The RM025 movement designed by Richard Mille has a power reserve of more than 50 hours, but they do not recommend that you wind it for more than 50 hours because the movement generates too much torque. In terms of setting the time and winding, it is of course done from the crown. However, you never pull the crown out, but press it like a button. This is used to cycle through the functions of the crown-these functions are visible on the “function selector” indicator also located on the dial.
The last of the RM025 movement is a chronograph. Its most interesting feature is that it uses a titanium column wheel drive system. The chronograph uses a central seconds hand and an auxiliary minute counter on the dial near 9 o’clock. Although it is not for everyone, I like Richard Mille’s philosophy of making the mechanical movement the star of each of their watches. Although their movement design is as modern as the case, the polished surface and beveled edges are very well done. The legibility of the reading time is not so bad, with large illuminated hands (and illuminated hour markers).

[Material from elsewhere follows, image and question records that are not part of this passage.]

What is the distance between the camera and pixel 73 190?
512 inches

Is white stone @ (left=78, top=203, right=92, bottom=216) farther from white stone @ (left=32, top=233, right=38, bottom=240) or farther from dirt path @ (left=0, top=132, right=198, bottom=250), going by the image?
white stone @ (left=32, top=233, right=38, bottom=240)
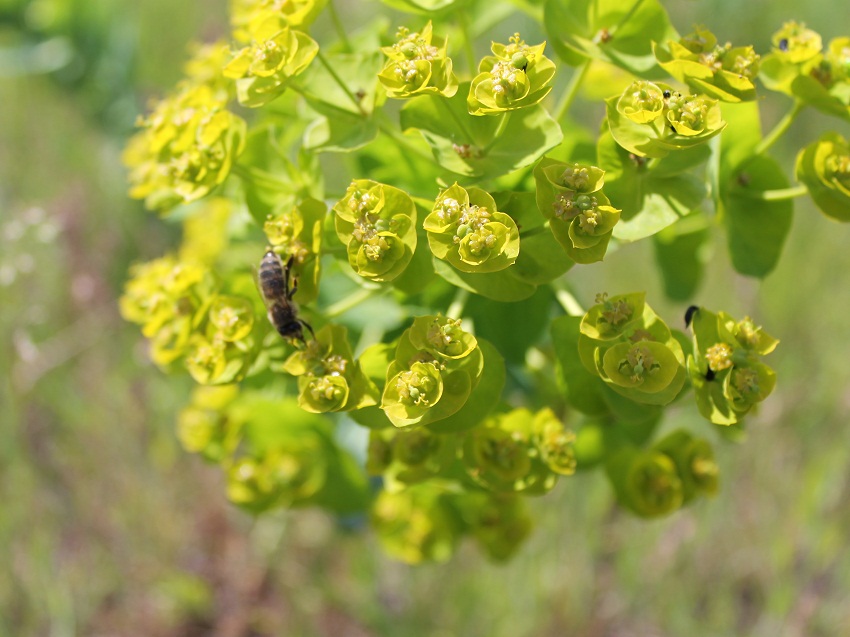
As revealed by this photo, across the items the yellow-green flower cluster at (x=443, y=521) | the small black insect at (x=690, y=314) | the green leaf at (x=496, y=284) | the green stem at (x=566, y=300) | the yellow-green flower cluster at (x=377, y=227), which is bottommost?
the yellow-green flower cluster at (x=443, y=521)

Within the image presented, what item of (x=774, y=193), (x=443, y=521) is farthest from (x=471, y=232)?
(x=443, y=521)

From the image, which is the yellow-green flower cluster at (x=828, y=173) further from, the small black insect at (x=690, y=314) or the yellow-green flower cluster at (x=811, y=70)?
the small black insect at (x=690, y=314)

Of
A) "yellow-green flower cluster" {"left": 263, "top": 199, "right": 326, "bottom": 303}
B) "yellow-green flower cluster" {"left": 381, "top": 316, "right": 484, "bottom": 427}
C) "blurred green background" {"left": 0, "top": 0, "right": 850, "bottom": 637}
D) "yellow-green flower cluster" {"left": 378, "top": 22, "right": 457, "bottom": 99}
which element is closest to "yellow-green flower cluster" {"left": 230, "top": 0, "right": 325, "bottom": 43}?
"yellow-green flower cluster" {"left": 378, "top": 22, "right": 457, "bottom": 99}

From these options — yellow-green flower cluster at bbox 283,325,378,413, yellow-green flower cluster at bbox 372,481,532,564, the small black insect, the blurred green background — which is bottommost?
the blurred green background

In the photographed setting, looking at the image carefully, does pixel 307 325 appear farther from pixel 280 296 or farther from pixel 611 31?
pixel 611 31

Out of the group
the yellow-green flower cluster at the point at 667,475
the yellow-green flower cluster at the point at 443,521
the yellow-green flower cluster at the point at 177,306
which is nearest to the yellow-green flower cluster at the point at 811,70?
the yellow-green flower cluster at the point at 667,475

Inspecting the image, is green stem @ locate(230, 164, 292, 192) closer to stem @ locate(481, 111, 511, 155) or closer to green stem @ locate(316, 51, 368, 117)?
green stem @ locate(316, 51, 368, 117)

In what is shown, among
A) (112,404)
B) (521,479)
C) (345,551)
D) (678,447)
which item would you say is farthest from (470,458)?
(112,404)
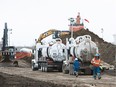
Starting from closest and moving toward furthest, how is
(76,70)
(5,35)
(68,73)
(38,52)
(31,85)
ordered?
(31,85)
(76,70)
(68,73)
(38,52)
(5,35)

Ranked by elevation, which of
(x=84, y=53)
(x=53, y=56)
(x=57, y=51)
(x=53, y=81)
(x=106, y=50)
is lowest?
(x=53, y=81)

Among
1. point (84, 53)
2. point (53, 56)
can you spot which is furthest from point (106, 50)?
point (84, 53)

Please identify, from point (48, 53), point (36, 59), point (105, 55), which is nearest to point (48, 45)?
point (48, 53)

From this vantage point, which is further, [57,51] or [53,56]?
[53,56]

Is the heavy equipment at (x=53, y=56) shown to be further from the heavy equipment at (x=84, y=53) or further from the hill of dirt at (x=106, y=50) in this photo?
the hill of dirt at (x=106, y=50)

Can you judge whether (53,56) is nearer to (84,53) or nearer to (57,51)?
(57,51)

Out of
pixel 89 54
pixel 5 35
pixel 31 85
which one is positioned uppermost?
pixel 5 35

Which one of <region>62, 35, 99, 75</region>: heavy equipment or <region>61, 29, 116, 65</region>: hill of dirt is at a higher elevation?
<region>61, 29, 116, 65</region>: hill of dirt

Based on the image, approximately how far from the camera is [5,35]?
5653cm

In general, the Richard Mille RM 025 Tourbillon Chronograph Diver watch can be said to be a complete overcorrection for a sports watch. Again, we live in a consumer culture, and over-consumption may be a good thing. We tend to buy as much overkill as possible-at least in some cultures (especially if we can afford it). We buy cars that run faster than we drive, mobile phones that have more features than we will ever use, computers that have more processing power than most of us need, and that are deeper, more durable, or Watches that perform more functions are needed or used. This is just our consumer behavior. When we see products like the Richard Mille RM 025 Tourbillon Chronograph Diver watch, we realize that at least some companies fully understand and provocatively take advantage of this.
I don’t care that I can never afford it, and if I can, I may not use the funds for it, but I think the Richard Mille RM 025 Tourbillon Chronograph Diver best fake watches is a very cool timepiece.